Министром же духовных дел оказался не Иисус Христос, а граф Аракчеев. Все доклады по делам Св. Синода представлялись государю через него. Сразу ввел он порядок военный в духовном ведомстве: святые отцы при нем пикнуть не смели, стали тише воды, ниже травы. И пожалели о Голицыне.
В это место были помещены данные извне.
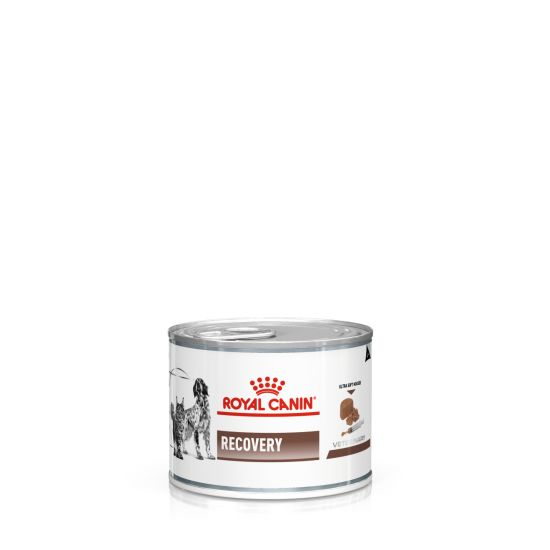 Royal Canin Recovery Blik -...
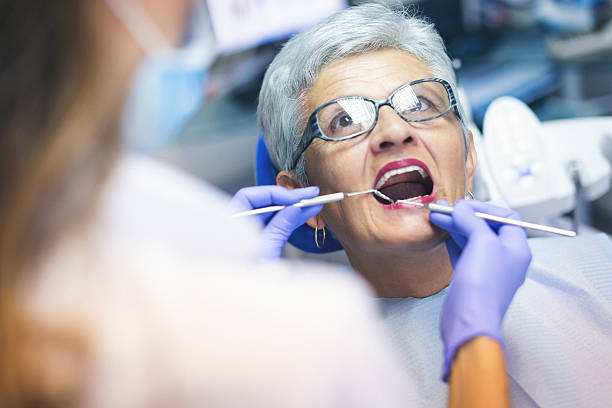 Why Choose Us for Your Dental Needs in Kingsville, MD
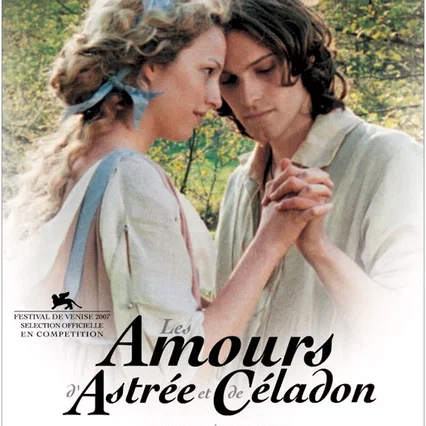 Miniature photo du film : Les amours d'astree et de celadon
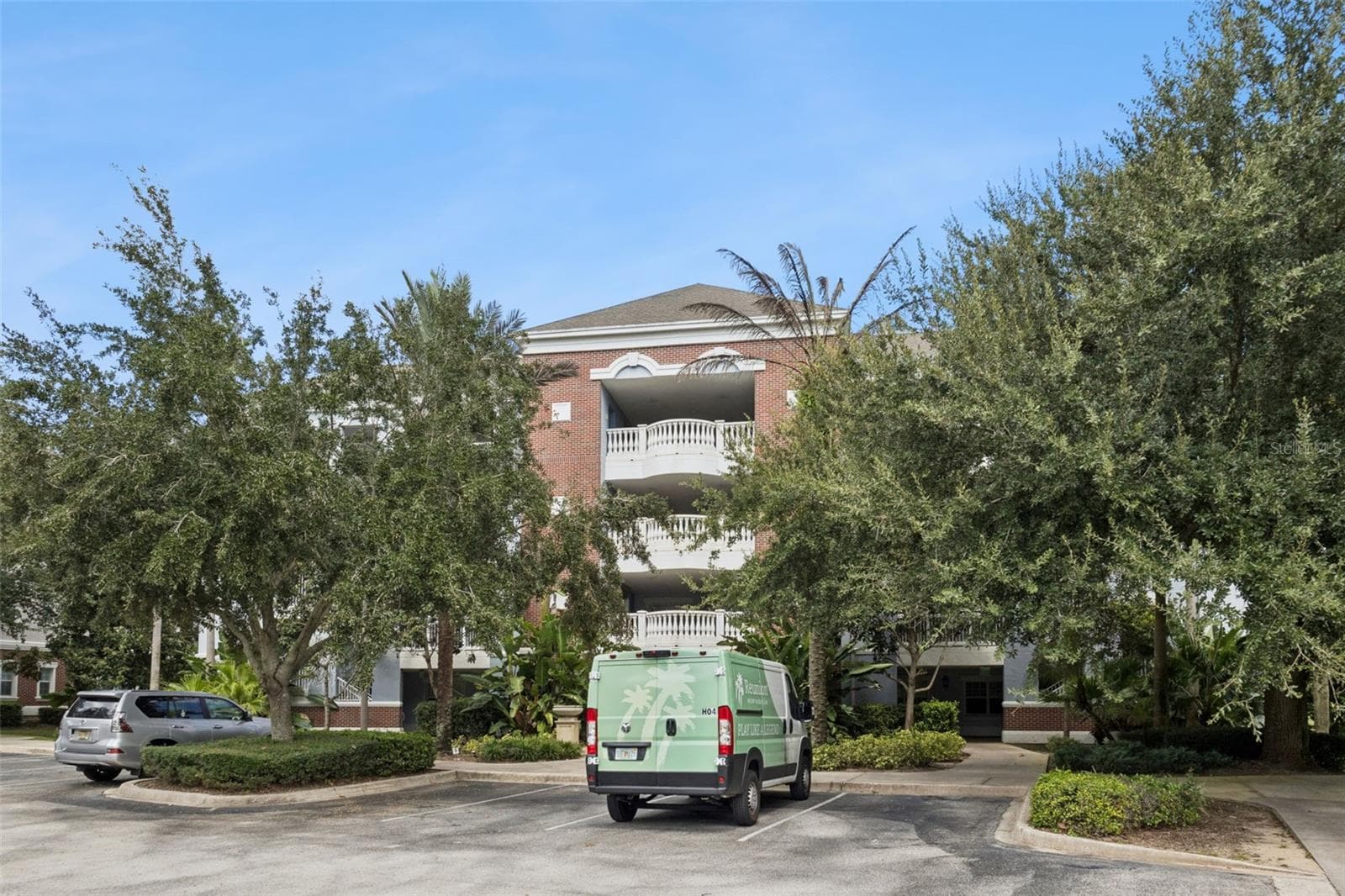 Condominium at 1100 SUNSET VIEW CIR #402, REUNION, photo 32 of 52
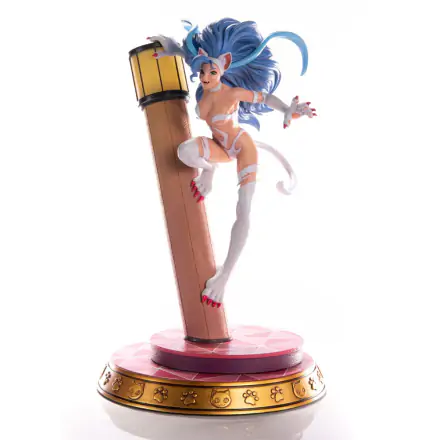 Darkstalkers Kip Felicia 40 cm termékfotója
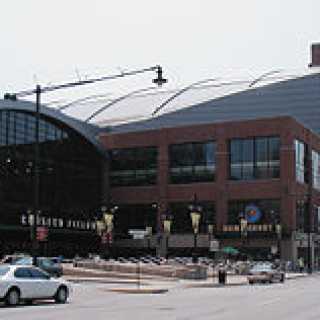 Bankers Life Fieldhouse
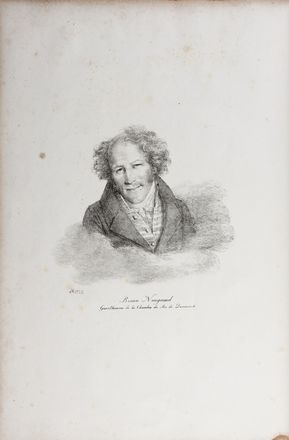  Bruun de Neergaard Tonnes Christian : Voyage pittoresque et historique du Nord de l'Italie [...]. Les dessins par Naudet; les gravures par Debucourt...  Charles Naudet, Philibert Louis Debucourt  (Parigi, 1755 - Belleville, 1832)  - Asta Libri & Grafica. Parte II: Autografi, Musica & Libri a Stampa - Libreria Antiquaria Gonnelli - Casa d'Aste - Gonnelli Casa d'Aste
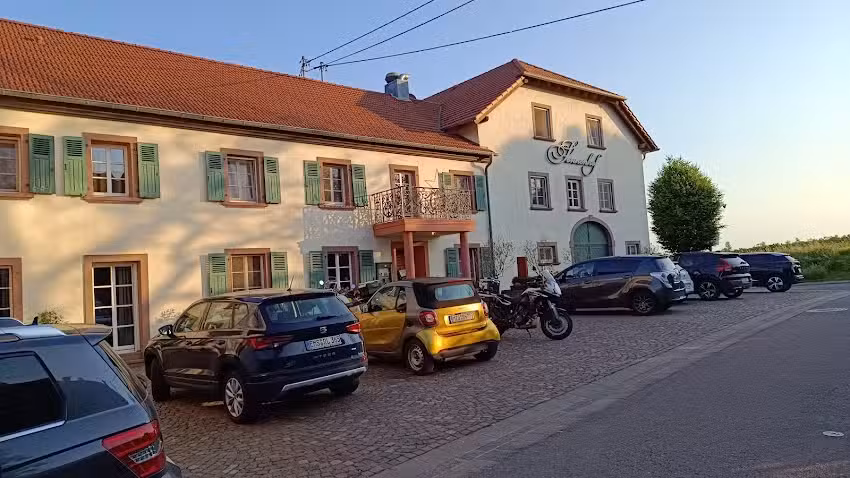 Landgasthaus Sonnenhof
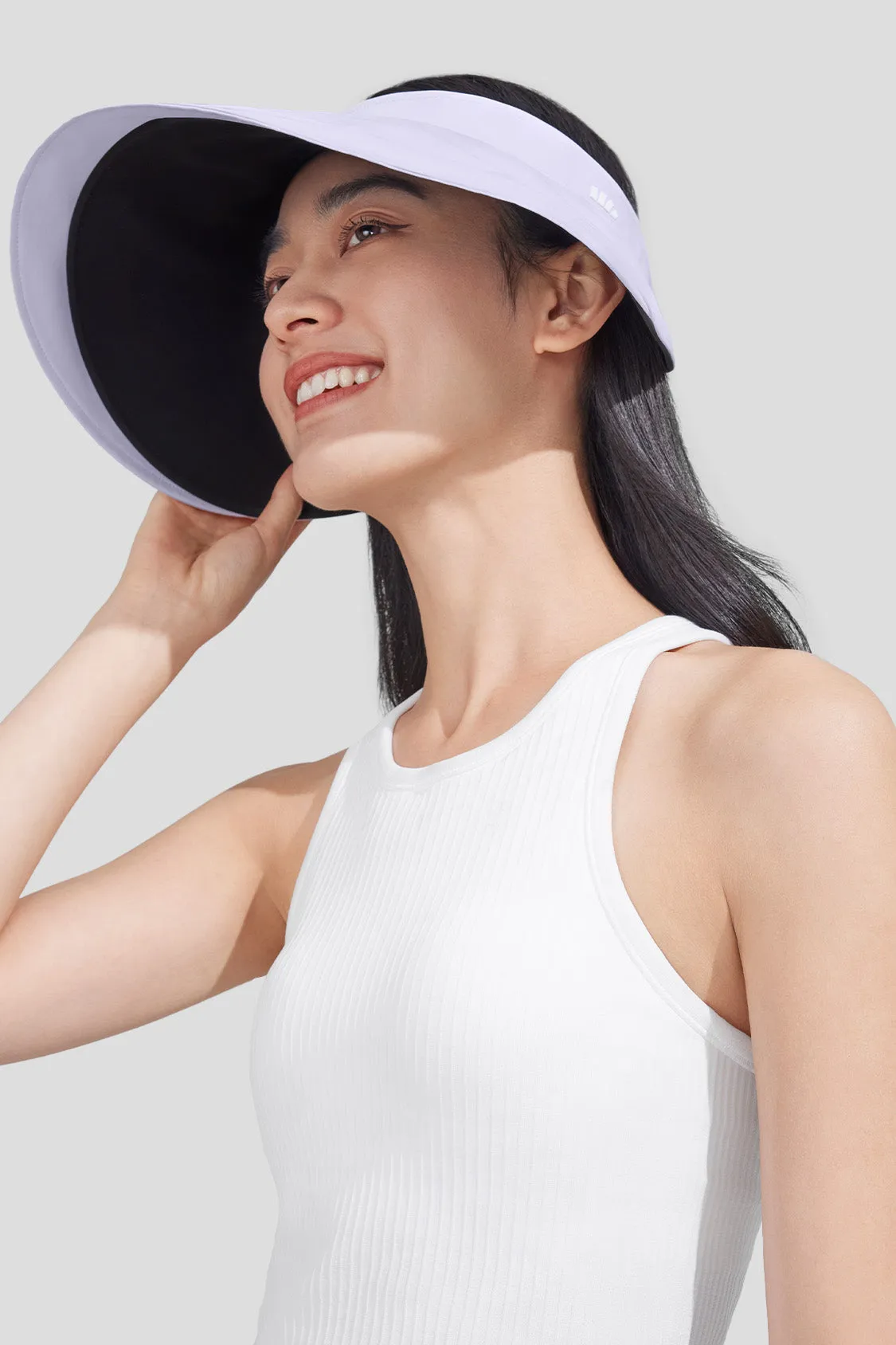 Defender - Women's 4-in-1 Full Protection Sun Hat UPF50 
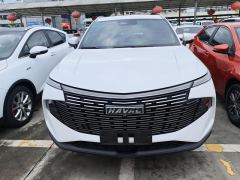 Haval Divine Beast Mythical Beast 1.5T RWD Smart Edition - фото 3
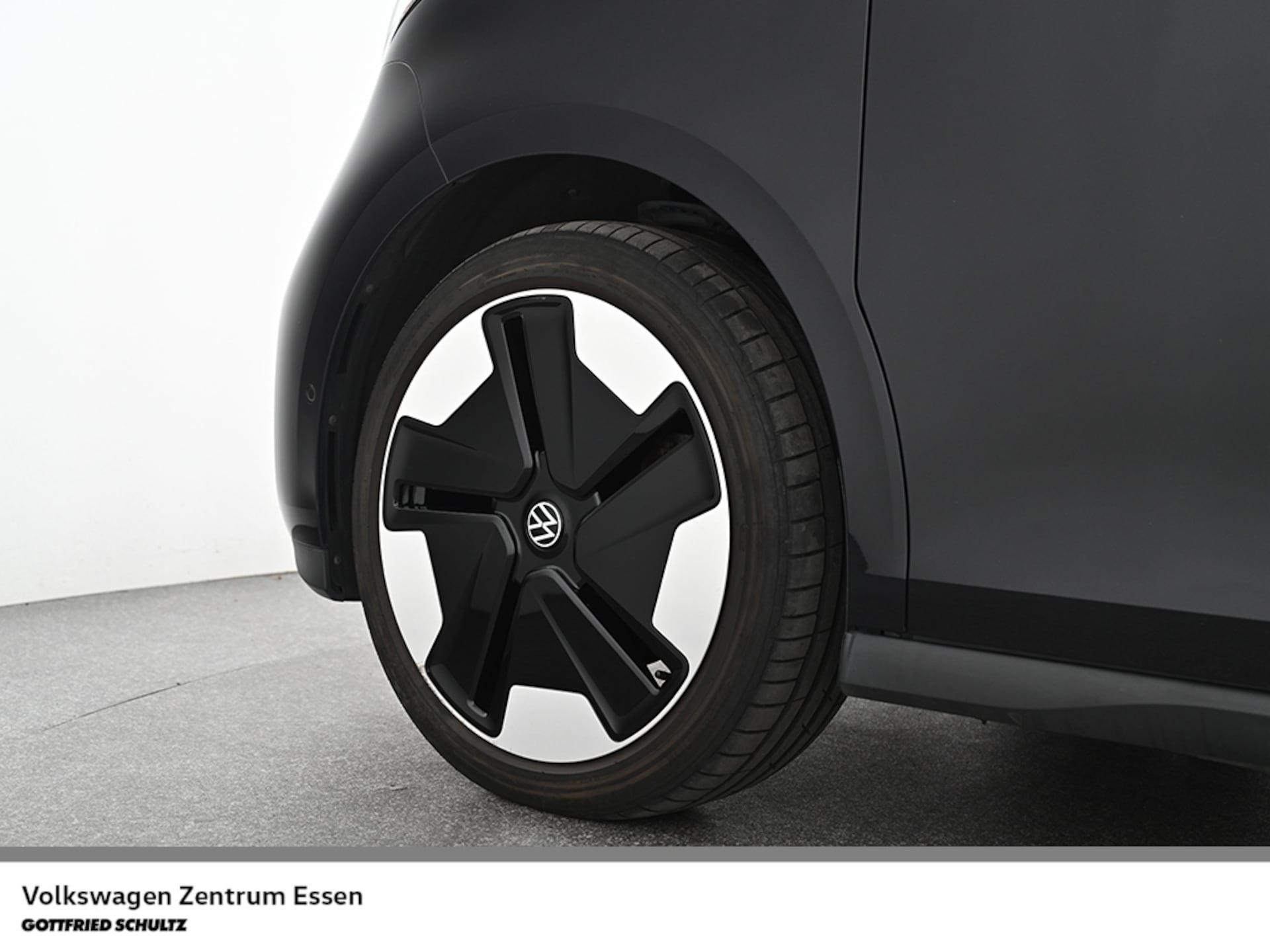 Volkswagen ID. Buzz Pro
В Андреевском соборе села Грузина появился в те дни новый образ — Спаситель, держащий на деснице Евангелие; образ покрыт был литою серебряною ризою; ежели открыть стеклянную раму, то можно увидеть, что один из серебряных листов Евангелия на едва заметном шарнире отгибается, и под этим листом — другой образок: Аракчеев — в парадном генеральском мундире, со всеми орденами, сидящий на облаках, как бы грядущий со славой судить живых и мертвых.

ГЛАВА ВТОРАЯ

«Государь похож на того спартанского мальчика, который, спрятав под плащом лисицу, сидел в школе и, когда зверь грыз ему внутренности, терпел и молчал, пока не умер».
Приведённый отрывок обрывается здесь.